The purpose of WTF meetings, Kathy says, is for young people to teach parents about drugs, to explain slang and behavior that might be difficult for them to parse on their own. "I'm not rehab, and I wouldn't want to be," she says firmly. "This is all about education."
Rob Reid, the pastor, comes in the door, his tiny blond daughter by his side and a bag of Sonic in hand. Kathy asked him here tonight to tell his story. He's pale and burly with a red buzz cut and an easy smile; of his nine tattoos, he only regrets one: "Thug Life," emblazoned on his stomach.
At 30, he's almost exactly between the ages of the kids and parents. He's introduced to one of the young men, slaps his hand in greeting, and flops down on the couch. Kathy rummages around in a cupboard and emerges with a coloring book and a container of crayons for Reid's daughter, who goes pop-eyed with awe.
One of the mothers talks first. She suspects her 16-year-old son is using again. "Everything's kinda swept underneath the rug here," she says of Flower Mound. "Nobody wants to talk about it. Nobody wants to admit their kid has a problem. Until recently, I didn't even know how many kids had died. You'd think everybody would be talking about it."
Everyone in the room shares the mom's frustration over the way Flower Mound's high school and school district handled the indictments: with near-total silence.
District officials didn't respond to interview requests, and Flower Mound High's principal, Paul Moon, politely asked the Observer to leave his office when asked for comment. But a recent Flower Mound High grad says the school's only response was a warning on the school loudspeaker to keep discussion about the indictments "quiet" and "within the school." School officials also had a group come to the school to perform for the teens. The performance was, the student says, a bizarre series of skits about the dangers of teenage depression, cutting, drinking and drug use, combined with a strong religious message. "They did this skit that represented all the bad things in our lives being destroyed by a white man in white clothes with long brown hair," he says, chuckling. "It was just taken as a joke. No one really gave a crap about it. Even afterwards, some teachers were joking about it."
The 16-year-old's mom tells the group that her son has already been through rehab once, though she can't recall the name of the facility. "It's by the Nordstrom Rack," she says. "Isn't that terrible? That's how I know." Now, she says, her son is "worse than he's ever been." She awoke at 7 a.m. the other day to find him with six other teenage boys in her house, all of them drunk. He's rude, she says, and hostile toward her and his father.

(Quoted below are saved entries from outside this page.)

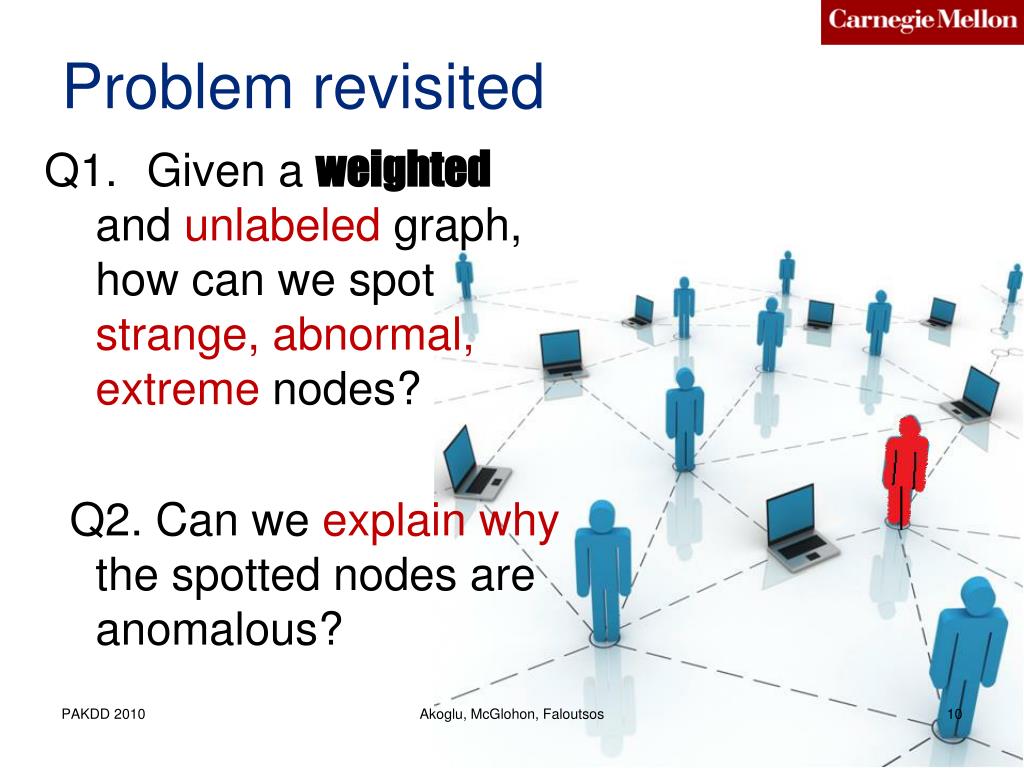 Carnegie Mellon

Problem revisited

Q1. Given a weighted and unlabeled graph, how can we spot strange, abnormal, extreme nodes?

Q2. Can we explain why the spotted nodes are anomalous?

PAKDD 2010

Akoglu, McGlohon, Faloutsos

10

"You do know the language and how he speaks to you is the drugs, right?" Kathy asks her.
"It sure looks like him," the woman says, with a dark chuckle.
When Reid finally speaks, he addresses this woman first. "Your description of your son reminded me a great deal of myself," he says. He fiddles with ketchup packets as he describes his multiple stints in rehab. He went through nine before he finally got clean at age 21, through a Christian program called House of Isaiah, in East Texas. "Every time in my life I thought it couldn't get much worse," he says, "it always did. I had a unique ability that way." He remembers getting in "some kind of altercation" at one hospital he was in. "I slapped a nurse," he says. The teenage girls across the room giggle helplessly.